▸ **Work required**
Each line below from the one containing "Used VW Tiguan" through the one containing "#280 A - QRS Gel Duo - Treeful" is to be given again exactly, and no line outside that span.

▸ **Entries shown**
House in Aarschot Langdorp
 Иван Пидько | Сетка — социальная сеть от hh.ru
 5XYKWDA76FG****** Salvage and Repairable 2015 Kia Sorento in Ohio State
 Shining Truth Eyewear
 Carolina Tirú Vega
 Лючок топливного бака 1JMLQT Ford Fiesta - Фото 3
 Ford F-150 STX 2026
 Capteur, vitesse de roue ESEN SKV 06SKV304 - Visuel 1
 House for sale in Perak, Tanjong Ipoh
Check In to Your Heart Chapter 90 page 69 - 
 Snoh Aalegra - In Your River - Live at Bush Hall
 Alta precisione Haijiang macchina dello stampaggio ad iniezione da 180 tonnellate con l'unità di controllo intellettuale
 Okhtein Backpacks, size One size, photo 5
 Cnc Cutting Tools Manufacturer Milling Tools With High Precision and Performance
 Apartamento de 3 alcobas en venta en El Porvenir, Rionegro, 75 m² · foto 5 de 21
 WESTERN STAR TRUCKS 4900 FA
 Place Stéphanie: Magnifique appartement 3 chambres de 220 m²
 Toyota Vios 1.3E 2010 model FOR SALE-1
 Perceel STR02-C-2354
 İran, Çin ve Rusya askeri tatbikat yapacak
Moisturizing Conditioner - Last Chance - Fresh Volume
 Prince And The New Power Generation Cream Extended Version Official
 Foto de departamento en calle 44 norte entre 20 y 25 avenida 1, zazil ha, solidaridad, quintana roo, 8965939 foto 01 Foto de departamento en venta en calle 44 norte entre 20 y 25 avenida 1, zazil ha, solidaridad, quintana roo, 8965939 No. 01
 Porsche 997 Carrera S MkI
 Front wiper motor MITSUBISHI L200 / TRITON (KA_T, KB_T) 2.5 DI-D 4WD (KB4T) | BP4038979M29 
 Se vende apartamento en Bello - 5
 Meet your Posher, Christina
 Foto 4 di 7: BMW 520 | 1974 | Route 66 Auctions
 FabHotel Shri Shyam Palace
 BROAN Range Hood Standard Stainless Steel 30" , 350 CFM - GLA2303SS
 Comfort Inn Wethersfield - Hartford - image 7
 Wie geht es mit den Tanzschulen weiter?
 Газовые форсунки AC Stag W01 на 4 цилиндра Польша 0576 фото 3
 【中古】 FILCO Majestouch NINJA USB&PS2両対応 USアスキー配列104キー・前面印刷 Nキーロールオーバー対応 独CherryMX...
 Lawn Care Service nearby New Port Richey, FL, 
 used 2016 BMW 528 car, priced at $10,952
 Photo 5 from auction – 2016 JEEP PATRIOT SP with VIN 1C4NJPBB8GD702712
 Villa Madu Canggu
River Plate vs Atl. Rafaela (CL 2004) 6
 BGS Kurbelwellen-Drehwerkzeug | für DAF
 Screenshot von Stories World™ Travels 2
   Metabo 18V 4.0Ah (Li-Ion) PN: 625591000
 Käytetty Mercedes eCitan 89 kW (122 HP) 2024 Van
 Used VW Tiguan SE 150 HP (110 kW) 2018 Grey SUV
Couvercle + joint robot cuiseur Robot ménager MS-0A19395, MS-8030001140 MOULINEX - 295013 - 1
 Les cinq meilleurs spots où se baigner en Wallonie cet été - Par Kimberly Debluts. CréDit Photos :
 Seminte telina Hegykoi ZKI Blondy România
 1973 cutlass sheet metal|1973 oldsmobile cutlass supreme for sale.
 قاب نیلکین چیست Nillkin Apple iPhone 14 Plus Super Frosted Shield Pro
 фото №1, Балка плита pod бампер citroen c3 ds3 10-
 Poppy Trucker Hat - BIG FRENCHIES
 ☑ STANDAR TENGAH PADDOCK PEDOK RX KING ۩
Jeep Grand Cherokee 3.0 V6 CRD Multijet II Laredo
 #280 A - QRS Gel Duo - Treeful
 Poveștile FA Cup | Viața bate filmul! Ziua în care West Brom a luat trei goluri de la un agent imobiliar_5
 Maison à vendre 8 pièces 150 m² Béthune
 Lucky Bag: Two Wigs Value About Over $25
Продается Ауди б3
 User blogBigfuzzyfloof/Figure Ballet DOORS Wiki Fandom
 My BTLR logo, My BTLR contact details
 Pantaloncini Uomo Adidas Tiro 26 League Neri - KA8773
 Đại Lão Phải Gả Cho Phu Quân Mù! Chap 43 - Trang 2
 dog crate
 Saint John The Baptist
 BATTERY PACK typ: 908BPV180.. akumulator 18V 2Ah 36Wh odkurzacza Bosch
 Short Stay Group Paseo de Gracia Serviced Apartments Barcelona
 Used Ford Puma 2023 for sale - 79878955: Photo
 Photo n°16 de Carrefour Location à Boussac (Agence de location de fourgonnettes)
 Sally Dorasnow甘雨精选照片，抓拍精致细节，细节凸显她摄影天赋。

▸ **Reply to the exercise**
 Used VW Tiguan SE 150 HP (110 kW) 2018 Grey SUV
Couvercle + joint robot cuiseur Robot ménager MS-0A19395, MS-8030001140 MOULINEX - 295013 - 1
 Les cinq meilleurs spots où se baigner en Wallonie cet été - Par Kimberly Debluts. CréDit Photos :
 Seminte telina Hegykoi ZKI Blondy România
 1973 cutlass sheet metal|1973 oldsmobile cutlass supreme for sale.
 قاب نیلکین چیست Nillkin Apple iPhone 14 Plus Super Frosted Shield Pro
 фото №1, Балка плита pod бампер citroen c3 ds3 10-
 Poppy Trucker Hat - BIG FRENCHIES
 ☑ STANDAR TENGAH PADDOCK PEDOK RX KING ۩
Jeep Grand Cherokee 3.0 V6 CRD Multijet II Laredo
 #280 A - QRS Gel Duo - Treeful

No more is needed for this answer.